### Exercise task A
In the passage on dioxin emissions during incinerator start-up, what did Tejima find a single start-up of a modern Japanese incinerator released compared with steady-state operation?

### Source passage
Continuous Emissions Monitors (CEMs)

Field Studies of Dioxin/Furan CEMs

Studies on CEM testing at Belgian, Japanese and Italian incinerators, make it clear that continuous monitors are desirable because:
Dioxin emissions many times higher during startup/shutdown periods, when dioxin emissions aren't monitored

The following was written by Alan Watson, CEng, for the Global Alliance for Incinerator Alternatives in relation to revisions to the Eurpean Union Directive on integrated pollution prevention and control:

We know that high dioxin emissions can be generated and released particularly during start-up periods (Gass, Lder et al. 2002; Nordsieck, Neuer-Etscheidt et al. 2003; Environment Agency 2006; Neuer-Etscheidt, Nordsieck et al. 2006; Tejima, Nishigaki et al. 2007; Wang, Hwang et al. 2007; Wang, Hsi et al. 2007; Chen, Lin et al. 2008). It is notable that these start-up periods are never monitored with spot dioxin tests although they are clearly a time when it would be anticipated that dioxins could be formed within incinerators from previously deposited carbonaceous deposits.

Tejima tested a modern Japanese incinerator and found that even a single incinerator start-up released more dioxins to air than operating the incinerator in steady state conditions non-stop for over 2 months. Contamination levels of ash were also increased. If an incinerator was started more than four times a year the majority of the dioxin emissions are likely to come from the unregulated start-up emissions.

The results from Wang are more worrying. To verify the PCDD/F characteristics of incinerators during start-up a continuous MSW incinerator was investigated for two years. The elevated PCDD/F emissions of the MSWI during start-up could reach 96.9 ng I-TEQ N m3 (nearly 1,000 times the EU limit of 0.1 ng/m3) and still maintained a high PCDD/F emission (40 times higher than the Taiwan emission limit) even 18 h after the injection of activated carbon.

From the four MSW incinerators they studied the estimated annual PCDD/F emission from normal operational conditions was 0.112 g I-TEQ. However they calculated that one start-up procedure can generate 60% of the PCDD/F emissions for one whole year of normal operations. Furthermore the PCDD/F emission from the start-ups of some incinerators was at least two times larger than that of a whole years normal operations. This was even without consideration for the PCDD/F emission contributed by the long lasting memory effect.

Dioxin emissions are, not surprisingly (as they are products of incomplete combustion) reported as being much higher during combustion upsets (De Fre and Rymen 1989; Halonen, Tuppurainen et al. 1997; Hart 2001; Zimmermann, Blumenstock et al. 2001; Gullett, Touati et al. 2006; Neuer-Etscheidt, Orasche et al. 2007; Neuer-Etscheidt, Orasche et al. 2007).

### Dataset records

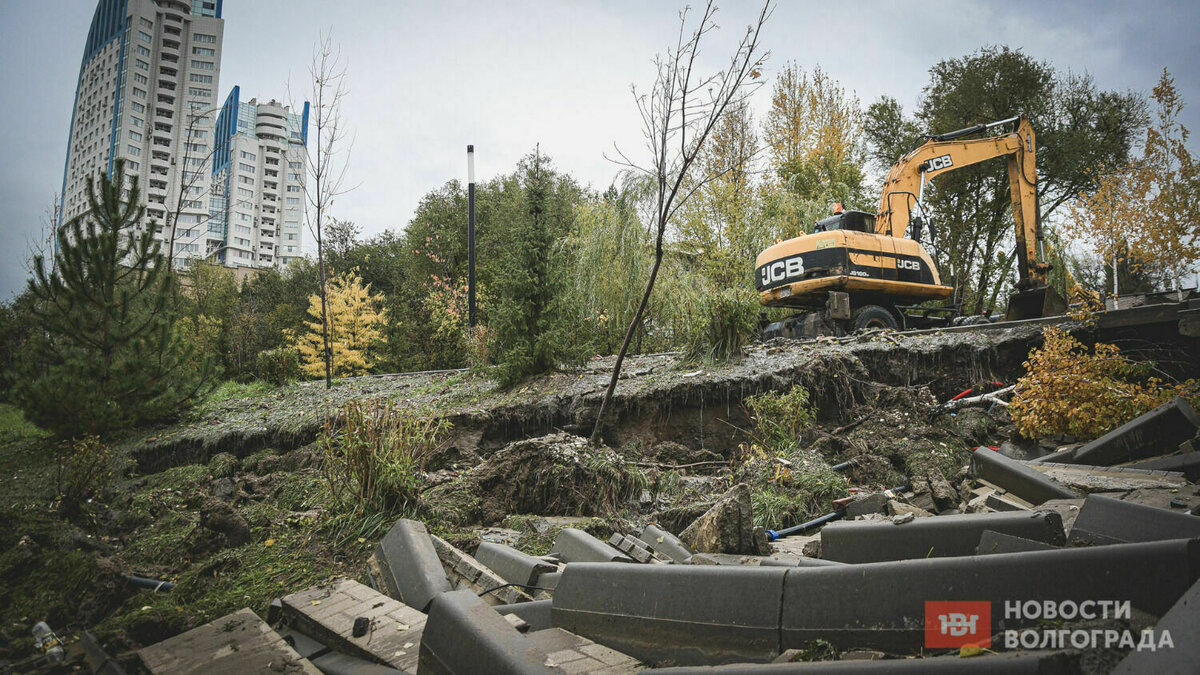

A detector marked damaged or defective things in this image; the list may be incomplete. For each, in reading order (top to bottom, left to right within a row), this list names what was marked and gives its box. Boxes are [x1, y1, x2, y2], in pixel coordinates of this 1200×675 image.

broken concrete slab [1070, 396, 1200, 466]
broken concrete slab [964, 444, 1080, 502]
broken concrete slab [1032, 456, 1190, 487]
broken concrete slab [1123, 449, 1200, 480]
broken concrete slab [140, 607, 321, 667]
broken concrete slab [280, 571, 427, 672]
broken concrete slab [372, 516, 451, 612]
broken concrete slab [427, 533, 530, 600]
broken concrete slab [417, 586, 556, 667]
broken concrete slab [472, 540, 556, 588]
broken concrete slab [549, 526, 633, 562]
broken concrete slab [638, 521, 696, 562]
broken concrete slab [549, 559, 792, 662]
broken concrete slab [686, 480, 768, 554]
broken concrete slab [820, 509, 1065, 562]
broken concrete slab [777, 535, 1200, 653]
broken concrete slab [984, 528, 1060, 554]
broken concrete slab [1070, 492, 1200, 542]
broken concrete slab [1108, 571, 1200, 672]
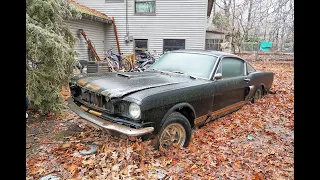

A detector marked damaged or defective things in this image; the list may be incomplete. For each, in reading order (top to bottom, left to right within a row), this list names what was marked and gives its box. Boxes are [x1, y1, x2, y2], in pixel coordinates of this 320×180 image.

broken windshield [149, 51, 219, 79]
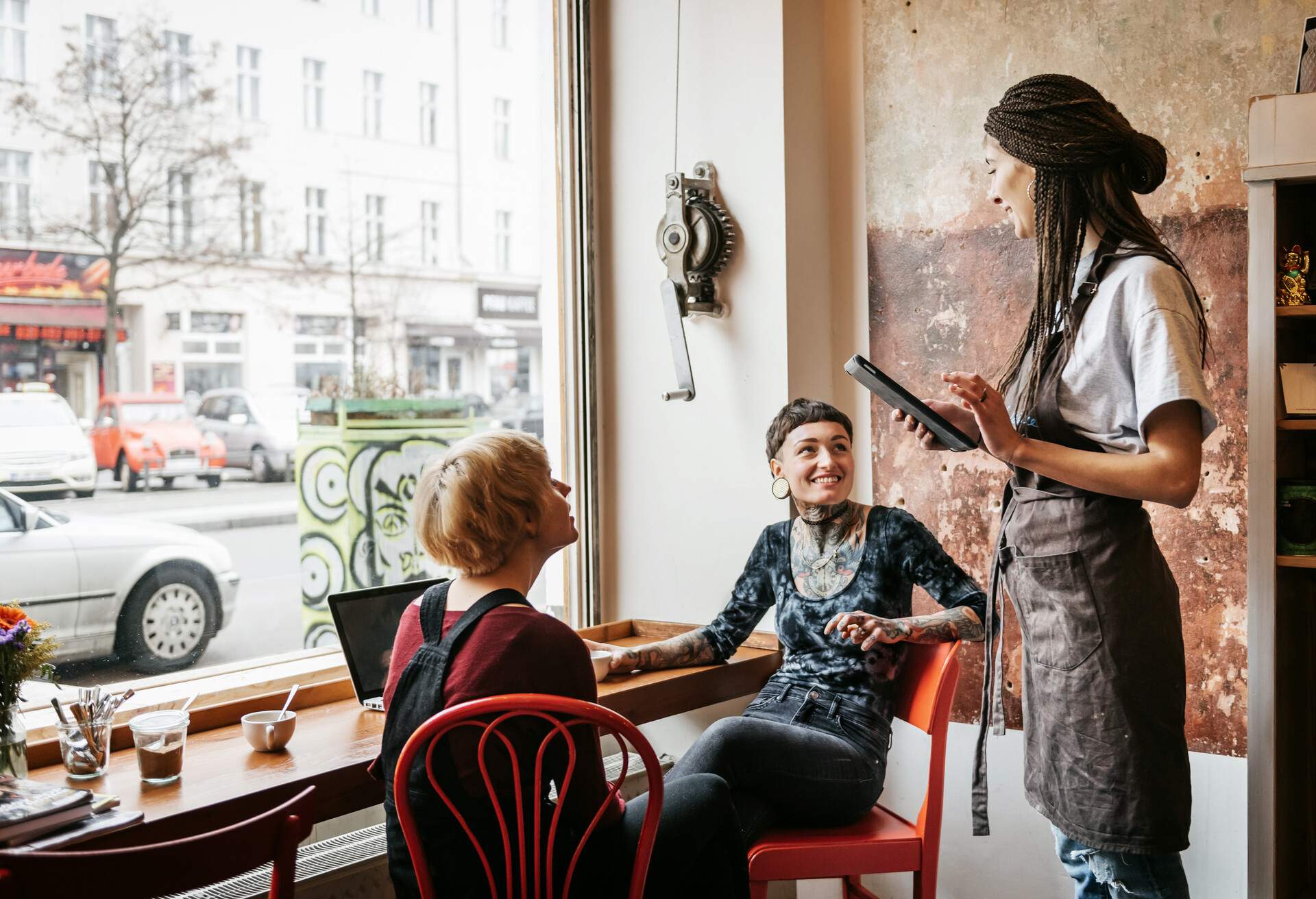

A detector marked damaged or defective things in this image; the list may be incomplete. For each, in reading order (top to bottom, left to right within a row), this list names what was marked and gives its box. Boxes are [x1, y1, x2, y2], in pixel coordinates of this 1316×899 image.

rusted brown wall [857, 1, 1300, 758]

### Exercise task B
Reproduce the entries verbatim. Begin at the start of the entries and stop after the line containing "broken concrete slab [1108, 571, 1200, 672]", with both ends included and the pictures left out.

### Expected answer A
More dioxins to air than running the incinerator non-stop in steady state for over 2 months.

### Expected answer B
A detector marked damaged or defective things in this image; the list may be incomplete. For each, in reading order (top to bottom, left to right within a row), this list names what was marked and gives its box. Boxes are [x1, y1, x2, y2], in pixel coordinates of this 1200×675 image.

broken concrete slab [1070, 396, 1200, 466]
broken concrete slab [964, 444, 1080, 502]
broken concrete slab [1032, 456, 1190, 487]
broken concrete slab [1123, 449, 1200, 480]
broken concrete slab [140, 607, 321, 667]
broken concrete slab [280, 571, 427, 672]
broken concrete slab [372, 516, 451, 612]
broken concrete slab [427, 533, 530, 600]
broken concrete slab [417, 586, 556, 667]
broken concrete slab [472, 540, 556, 588]
broken concrete slab [549, 526, 633, 562]
broken concrete slab [638, 521, 696, 562]
broken concrete slab [549, 559, 792, 662]
broken concrete slab [686, 480, 768, 554]
broken concrete slab [820, 509, 1065, 562]
broken concrete slab [777, 535, 1200, 653]
broken concrete slab [984, 528, 1060, 554]
broken concrete slab [1070, 492, 1200, 542]
broken concrete slab [1108, 571, 1200, 672]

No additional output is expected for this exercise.